- _BRANO FORNITO_:
====
Non solo. L’art. 56-bis prevede una franchigia di € 180.759,91 mentre il comma 49 prevede una franchigia di € 1 milione.

In concreto la differenza è notevole, oscillando la tassazione da € 440.000 (4% su € 11 milioni, ovvero € 12 milioni meno la franchigia di € 1 milione), a € 827.346,80 (7% su € 11.819.240,10, cioè € 12 milioni meno la franchigia di € 180.759,91).

La Corte ritiene, in primo luogo, che si tratti di liberalità indiretta e che essa sia tassabile con l’imposta di donazione in quanto rientrante nell’ambito del più ampio genus dei “trasferimenti gratuiti”. Così però trascura che l’art. 1 del testo unico dell’imposta sulle successioni e donazioni contempla anche tali liberalità, stabilendo che l’imposta di donazione si applica ai trasferimenti di beni e diritti per donazione o «altre liberalità tra vivi».

E l’art. 1 si applica anche dopo il 2006 per effetto dell’espresso richiamo all’intero testo unico fatto dall’art. 2, comma 47, del d.l. 262/2006.

La Corte, in secondo luogo, respinge la tesi dei ricorrenti secondo cui l’art. 56-bis sarebbe inapplicabile per incompatibilità con le nuove disposizioni, affermando non solo che è tuttora vigente ma che va armonizzato con le nuove disposizioni.

L’adeguamento/armonizzazione della disposizione con il nuovo sistema riguarderebbe l’aliquota e la franchigia.

Quanto all’aliquota applicabile, la Corte la ridetermina utilizzando un’argomentazione fondata sulla natura (in senso lato, dice la Corte) sanzionatoria della disposizione[26].

La disposizione è letta come se prevedesse una sanzione pari all’aliquota massima applicabile. E poiché la nuova aliquota massima applicabile è quella dell’8%, tale aliquota va sostituita all’aliquota massima applicabile fino al 24/10/2001, che era del 7%[27]. L’indicazione espressa dell’aliquota sarebbe – se abbiamo inteso in modo corretto il ragionamento della Corte – irrilevante.
====
- _RECORD ESTRATTI_:
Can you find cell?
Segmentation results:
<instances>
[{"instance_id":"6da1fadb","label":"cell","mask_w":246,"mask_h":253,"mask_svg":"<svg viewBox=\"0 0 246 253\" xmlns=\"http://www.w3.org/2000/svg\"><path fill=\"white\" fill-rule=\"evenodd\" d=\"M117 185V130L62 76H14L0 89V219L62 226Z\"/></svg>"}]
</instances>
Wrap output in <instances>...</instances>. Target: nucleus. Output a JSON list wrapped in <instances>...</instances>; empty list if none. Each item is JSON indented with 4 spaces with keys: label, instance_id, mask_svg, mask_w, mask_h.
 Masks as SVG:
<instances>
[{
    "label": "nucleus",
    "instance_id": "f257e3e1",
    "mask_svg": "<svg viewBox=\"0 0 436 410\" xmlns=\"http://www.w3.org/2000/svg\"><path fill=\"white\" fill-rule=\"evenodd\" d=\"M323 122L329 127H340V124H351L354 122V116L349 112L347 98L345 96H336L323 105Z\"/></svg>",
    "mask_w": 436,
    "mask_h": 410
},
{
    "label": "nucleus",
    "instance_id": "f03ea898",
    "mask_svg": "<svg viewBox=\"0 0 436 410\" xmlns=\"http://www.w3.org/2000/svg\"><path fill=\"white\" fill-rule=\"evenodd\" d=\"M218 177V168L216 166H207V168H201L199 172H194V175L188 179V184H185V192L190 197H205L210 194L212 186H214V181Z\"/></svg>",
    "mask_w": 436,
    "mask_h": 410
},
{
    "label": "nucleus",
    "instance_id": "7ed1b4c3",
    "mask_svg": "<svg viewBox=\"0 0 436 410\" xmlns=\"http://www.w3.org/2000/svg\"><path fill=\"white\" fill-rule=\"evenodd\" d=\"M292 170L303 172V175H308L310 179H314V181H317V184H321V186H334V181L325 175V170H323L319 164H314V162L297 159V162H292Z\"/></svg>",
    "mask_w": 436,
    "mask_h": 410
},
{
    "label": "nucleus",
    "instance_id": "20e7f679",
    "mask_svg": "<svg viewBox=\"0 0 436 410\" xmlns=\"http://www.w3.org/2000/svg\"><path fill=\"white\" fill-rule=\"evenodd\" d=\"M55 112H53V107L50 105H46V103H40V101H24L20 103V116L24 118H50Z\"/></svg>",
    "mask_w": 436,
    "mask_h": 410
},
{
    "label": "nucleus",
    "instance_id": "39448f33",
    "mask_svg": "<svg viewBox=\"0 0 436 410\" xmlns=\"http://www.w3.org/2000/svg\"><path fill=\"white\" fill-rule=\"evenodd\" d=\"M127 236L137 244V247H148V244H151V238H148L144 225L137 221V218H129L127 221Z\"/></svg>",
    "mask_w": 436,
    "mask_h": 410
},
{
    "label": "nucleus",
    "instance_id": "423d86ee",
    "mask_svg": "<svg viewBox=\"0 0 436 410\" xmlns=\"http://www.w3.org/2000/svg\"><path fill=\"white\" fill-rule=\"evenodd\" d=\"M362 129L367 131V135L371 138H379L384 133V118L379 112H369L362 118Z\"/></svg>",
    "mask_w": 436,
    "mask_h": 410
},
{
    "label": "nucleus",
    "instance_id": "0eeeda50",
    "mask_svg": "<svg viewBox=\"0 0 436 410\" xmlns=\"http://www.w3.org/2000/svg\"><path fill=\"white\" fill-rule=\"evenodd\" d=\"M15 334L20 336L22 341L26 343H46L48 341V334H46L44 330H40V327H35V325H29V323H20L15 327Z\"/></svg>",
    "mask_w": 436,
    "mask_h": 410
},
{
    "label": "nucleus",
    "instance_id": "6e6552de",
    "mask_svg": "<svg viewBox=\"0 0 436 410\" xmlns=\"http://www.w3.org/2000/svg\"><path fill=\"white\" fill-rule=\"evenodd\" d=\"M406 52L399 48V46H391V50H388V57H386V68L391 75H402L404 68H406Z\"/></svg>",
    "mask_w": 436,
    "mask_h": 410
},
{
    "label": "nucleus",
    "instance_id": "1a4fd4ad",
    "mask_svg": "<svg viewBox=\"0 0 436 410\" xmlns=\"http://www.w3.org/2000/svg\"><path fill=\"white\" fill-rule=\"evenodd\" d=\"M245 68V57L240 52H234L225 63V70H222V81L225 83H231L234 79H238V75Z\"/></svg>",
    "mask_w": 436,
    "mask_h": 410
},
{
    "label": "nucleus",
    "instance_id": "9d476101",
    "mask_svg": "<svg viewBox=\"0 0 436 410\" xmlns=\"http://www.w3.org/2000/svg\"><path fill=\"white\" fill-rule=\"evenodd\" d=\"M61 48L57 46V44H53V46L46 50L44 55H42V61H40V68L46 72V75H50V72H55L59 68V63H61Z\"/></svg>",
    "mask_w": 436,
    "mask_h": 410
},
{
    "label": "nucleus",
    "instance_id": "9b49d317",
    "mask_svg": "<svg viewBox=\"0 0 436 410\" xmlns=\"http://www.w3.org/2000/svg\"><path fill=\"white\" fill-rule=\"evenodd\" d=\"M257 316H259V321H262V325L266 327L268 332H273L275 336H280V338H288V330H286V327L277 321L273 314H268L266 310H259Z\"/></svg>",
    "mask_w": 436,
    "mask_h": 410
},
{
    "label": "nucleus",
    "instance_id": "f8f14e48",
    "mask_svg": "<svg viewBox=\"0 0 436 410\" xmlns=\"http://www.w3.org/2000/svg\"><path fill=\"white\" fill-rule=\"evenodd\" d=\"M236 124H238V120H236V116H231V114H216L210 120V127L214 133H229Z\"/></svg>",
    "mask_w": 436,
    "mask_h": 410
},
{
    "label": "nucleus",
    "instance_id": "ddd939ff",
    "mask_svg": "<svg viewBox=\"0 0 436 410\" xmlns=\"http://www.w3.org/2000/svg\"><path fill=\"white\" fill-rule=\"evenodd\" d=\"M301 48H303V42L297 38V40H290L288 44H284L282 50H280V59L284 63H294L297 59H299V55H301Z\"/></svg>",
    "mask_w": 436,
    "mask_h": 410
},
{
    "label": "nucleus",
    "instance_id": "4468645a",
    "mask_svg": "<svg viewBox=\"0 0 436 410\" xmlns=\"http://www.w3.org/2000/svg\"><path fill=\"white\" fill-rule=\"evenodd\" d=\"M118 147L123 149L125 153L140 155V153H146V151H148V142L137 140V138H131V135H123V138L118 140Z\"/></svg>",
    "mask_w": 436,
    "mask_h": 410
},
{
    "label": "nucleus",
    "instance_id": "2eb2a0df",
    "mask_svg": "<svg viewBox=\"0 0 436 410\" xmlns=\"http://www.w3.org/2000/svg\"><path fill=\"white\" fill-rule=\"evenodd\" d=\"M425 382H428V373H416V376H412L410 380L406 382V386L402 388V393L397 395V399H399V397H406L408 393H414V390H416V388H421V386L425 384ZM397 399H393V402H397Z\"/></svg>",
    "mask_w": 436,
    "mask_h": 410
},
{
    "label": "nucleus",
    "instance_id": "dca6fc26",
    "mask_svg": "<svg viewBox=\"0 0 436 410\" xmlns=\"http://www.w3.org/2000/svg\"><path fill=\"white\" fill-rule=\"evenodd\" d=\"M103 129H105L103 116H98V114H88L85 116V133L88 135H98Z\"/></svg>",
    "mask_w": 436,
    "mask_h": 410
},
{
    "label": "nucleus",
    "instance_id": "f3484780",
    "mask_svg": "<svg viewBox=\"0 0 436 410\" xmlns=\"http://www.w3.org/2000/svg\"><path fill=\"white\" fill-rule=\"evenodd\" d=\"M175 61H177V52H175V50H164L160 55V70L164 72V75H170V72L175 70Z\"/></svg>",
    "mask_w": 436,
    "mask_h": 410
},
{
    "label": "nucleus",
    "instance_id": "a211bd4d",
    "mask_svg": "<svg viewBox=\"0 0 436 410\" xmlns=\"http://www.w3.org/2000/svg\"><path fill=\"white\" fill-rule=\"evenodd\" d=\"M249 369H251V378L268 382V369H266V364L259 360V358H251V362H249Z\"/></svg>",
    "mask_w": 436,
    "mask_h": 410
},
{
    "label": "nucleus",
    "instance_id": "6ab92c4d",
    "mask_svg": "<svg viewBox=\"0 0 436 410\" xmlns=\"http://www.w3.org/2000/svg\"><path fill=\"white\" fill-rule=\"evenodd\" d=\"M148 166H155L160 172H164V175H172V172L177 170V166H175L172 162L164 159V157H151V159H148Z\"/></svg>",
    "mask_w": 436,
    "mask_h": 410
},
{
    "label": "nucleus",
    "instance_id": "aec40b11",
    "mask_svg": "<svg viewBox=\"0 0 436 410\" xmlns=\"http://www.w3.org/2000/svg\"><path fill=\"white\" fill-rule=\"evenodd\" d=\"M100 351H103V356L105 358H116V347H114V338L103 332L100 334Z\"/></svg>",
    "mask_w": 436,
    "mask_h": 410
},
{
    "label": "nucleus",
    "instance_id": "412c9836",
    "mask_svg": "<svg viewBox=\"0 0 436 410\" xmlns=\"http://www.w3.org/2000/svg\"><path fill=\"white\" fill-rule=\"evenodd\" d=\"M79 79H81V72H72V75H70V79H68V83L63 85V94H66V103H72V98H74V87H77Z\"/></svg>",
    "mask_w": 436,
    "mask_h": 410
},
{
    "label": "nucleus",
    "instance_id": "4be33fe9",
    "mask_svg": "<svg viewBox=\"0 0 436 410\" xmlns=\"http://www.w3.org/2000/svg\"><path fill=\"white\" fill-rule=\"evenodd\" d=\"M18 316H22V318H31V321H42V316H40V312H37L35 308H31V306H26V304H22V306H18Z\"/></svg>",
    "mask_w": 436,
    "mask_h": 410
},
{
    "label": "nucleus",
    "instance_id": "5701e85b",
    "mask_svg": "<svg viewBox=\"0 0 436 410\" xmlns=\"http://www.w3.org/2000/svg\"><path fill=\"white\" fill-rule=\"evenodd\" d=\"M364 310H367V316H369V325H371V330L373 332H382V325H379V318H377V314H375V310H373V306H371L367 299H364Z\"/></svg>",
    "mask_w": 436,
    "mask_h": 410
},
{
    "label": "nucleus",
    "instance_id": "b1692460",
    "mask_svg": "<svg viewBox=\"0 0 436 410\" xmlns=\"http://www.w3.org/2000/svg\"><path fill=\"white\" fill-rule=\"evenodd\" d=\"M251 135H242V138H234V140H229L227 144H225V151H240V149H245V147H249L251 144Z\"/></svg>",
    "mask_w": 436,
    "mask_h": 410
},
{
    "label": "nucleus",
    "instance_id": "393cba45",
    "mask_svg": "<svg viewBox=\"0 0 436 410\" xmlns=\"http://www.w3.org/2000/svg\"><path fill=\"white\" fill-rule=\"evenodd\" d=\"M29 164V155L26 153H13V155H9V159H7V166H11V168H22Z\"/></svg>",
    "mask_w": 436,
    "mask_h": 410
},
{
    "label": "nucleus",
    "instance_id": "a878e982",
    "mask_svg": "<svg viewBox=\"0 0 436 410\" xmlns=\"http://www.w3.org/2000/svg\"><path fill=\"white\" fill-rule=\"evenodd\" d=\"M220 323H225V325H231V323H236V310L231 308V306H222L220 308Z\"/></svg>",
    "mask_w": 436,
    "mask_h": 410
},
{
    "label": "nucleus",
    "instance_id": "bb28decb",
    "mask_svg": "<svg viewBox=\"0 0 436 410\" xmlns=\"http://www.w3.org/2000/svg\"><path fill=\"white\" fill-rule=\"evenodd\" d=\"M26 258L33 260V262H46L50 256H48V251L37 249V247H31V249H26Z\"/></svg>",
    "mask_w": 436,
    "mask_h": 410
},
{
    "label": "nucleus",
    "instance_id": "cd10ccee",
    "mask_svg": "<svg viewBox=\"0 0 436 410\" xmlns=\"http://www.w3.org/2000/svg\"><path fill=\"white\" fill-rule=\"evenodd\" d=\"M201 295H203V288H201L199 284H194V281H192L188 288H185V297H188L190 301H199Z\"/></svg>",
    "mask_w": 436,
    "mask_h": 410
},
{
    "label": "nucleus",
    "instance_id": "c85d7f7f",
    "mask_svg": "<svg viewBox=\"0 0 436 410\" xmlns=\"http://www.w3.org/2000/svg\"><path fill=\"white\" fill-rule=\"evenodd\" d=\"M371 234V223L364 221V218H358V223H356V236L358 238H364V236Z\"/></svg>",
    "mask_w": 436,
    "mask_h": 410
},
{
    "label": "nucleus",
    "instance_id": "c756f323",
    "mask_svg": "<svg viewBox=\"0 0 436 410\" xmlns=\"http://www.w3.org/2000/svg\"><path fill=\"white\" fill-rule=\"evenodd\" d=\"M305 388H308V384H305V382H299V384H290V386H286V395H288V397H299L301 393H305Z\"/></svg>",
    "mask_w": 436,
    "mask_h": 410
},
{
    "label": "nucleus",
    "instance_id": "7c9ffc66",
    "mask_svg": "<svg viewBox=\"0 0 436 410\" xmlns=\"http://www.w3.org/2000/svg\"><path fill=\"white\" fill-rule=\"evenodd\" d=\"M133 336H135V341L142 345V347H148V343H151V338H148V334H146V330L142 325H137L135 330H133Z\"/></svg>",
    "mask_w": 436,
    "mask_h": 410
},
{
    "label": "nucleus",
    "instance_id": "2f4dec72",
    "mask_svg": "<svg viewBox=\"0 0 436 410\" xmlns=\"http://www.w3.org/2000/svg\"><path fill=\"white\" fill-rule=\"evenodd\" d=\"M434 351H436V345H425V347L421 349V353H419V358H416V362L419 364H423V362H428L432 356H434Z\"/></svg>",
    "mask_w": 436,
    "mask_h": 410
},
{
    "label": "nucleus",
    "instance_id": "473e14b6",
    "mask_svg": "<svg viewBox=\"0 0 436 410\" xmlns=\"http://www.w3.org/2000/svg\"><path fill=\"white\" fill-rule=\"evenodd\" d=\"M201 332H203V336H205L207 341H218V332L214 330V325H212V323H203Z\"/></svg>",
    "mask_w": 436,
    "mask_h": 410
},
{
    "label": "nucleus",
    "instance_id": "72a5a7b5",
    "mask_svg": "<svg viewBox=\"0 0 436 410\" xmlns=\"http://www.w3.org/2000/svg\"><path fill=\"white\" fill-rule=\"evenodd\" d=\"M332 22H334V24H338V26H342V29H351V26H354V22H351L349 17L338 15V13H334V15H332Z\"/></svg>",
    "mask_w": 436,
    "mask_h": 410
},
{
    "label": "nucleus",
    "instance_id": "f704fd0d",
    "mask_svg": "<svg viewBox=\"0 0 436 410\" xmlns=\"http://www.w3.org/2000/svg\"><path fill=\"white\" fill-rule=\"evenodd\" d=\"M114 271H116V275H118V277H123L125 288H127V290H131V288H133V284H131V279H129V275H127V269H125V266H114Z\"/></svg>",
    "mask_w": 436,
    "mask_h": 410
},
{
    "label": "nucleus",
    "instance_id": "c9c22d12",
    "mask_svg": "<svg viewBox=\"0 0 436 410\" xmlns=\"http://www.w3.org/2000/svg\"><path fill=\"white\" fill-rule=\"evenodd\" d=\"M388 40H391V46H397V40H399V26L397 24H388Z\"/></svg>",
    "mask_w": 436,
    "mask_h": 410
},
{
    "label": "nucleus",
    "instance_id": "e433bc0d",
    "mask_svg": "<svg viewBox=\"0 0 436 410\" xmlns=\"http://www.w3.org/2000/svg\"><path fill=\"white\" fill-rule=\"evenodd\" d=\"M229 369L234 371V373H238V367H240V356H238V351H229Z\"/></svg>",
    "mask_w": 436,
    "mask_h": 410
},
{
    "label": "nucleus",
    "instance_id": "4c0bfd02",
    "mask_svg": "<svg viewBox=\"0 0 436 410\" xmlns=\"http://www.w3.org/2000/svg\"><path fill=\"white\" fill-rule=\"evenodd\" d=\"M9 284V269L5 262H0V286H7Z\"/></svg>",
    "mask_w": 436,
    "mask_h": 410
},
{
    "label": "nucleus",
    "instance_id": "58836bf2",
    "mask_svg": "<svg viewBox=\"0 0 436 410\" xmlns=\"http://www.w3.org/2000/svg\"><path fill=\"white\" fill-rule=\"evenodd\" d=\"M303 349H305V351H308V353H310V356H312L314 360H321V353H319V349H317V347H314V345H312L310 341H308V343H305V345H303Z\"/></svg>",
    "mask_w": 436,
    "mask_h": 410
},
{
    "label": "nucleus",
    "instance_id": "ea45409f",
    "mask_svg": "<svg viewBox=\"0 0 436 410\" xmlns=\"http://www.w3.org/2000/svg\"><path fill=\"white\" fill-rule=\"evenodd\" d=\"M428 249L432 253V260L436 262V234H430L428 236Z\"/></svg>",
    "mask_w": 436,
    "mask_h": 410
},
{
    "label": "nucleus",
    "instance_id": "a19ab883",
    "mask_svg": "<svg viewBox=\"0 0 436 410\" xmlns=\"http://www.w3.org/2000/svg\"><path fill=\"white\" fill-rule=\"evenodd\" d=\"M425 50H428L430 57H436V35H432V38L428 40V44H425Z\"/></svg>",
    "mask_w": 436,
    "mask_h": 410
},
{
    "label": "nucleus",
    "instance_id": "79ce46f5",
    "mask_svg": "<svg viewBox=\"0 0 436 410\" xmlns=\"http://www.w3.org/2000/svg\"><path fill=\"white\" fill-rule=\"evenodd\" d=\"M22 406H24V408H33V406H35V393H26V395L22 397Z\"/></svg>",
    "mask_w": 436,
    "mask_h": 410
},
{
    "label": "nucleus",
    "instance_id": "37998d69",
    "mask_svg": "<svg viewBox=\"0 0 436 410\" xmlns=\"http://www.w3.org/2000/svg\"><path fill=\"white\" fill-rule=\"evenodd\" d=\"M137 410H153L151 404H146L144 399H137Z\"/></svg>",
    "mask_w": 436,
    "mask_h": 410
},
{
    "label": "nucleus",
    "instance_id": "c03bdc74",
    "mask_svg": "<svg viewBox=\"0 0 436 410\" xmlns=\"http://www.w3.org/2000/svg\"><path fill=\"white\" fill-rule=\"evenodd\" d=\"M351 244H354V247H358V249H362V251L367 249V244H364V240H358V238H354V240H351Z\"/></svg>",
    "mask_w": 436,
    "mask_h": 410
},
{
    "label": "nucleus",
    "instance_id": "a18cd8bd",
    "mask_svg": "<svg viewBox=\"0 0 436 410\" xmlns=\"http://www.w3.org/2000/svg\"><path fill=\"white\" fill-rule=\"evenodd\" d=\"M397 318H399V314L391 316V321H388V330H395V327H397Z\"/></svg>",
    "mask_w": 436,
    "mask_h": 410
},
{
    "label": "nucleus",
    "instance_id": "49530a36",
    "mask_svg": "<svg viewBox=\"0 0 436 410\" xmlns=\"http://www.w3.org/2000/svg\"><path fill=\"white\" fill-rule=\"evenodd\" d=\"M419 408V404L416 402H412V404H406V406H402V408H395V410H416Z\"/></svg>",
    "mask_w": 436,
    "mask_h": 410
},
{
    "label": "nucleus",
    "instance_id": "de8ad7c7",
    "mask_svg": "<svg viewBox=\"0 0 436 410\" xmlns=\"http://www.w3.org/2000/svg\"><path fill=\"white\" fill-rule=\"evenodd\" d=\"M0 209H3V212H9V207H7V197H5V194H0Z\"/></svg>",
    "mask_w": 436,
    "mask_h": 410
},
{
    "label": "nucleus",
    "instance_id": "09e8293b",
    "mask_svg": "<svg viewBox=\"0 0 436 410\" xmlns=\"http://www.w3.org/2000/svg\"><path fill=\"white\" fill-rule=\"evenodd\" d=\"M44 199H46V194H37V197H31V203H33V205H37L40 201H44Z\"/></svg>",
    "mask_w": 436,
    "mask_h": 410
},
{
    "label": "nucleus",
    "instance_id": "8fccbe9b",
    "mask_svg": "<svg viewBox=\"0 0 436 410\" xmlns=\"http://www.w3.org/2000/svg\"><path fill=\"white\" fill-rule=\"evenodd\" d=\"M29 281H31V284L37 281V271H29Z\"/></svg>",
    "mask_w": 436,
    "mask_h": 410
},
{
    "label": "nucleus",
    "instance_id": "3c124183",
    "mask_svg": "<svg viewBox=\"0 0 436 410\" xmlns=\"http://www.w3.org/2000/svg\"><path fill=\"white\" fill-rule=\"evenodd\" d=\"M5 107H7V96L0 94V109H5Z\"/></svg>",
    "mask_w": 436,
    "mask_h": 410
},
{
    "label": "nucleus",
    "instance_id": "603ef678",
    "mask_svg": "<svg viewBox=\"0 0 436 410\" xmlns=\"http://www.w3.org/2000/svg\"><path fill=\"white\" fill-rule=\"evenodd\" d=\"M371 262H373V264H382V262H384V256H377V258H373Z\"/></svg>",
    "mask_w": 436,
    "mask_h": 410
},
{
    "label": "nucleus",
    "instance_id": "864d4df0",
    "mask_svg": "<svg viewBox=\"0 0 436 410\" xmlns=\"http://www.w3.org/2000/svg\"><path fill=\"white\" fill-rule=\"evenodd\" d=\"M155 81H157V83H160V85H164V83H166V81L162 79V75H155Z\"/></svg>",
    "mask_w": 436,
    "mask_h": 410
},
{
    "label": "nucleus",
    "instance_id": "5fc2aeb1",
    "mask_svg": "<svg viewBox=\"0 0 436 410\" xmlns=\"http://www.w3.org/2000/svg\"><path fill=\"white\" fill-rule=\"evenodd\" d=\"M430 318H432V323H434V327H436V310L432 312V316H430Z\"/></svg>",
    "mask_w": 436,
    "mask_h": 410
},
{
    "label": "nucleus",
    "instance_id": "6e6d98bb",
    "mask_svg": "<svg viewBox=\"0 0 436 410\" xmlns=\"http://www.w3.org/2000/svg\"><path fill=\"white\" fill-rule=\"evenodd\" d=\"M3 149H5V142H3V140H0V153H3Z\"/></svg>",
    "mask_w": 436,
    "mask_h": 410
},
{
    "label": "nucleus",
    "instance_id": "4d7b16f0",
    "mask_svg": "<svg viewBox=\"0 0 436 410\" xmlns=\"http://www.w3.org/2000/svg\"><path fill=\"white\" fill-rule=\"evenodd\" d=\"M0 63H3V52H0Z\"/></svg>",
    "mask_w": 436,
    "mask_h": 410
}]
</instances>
====
Sostituisca "sanzione" con "penalità" e trascriva il passo del brano sull'imposta di donazione compreso tra "La disposizione è" e "Corte – irrilevante.", estremi inclusi.

- _SOLUZIONE DEL PROBLEMA_:
La disposizione è letta come se prevedesse una penalità pari all’aliquota massima applicabile. E poiché la nuova aliquota massima applicabile è quella dell’8%, tale aliquota va sostituita all’aliquota massima applicabile fino al 24/10/2001, che era del 7%[27]. L’indicazione espressa dell’aliquota sarebbe – se abbiamo inteso in modo corretto il ragionamento della Corte – irrilevante.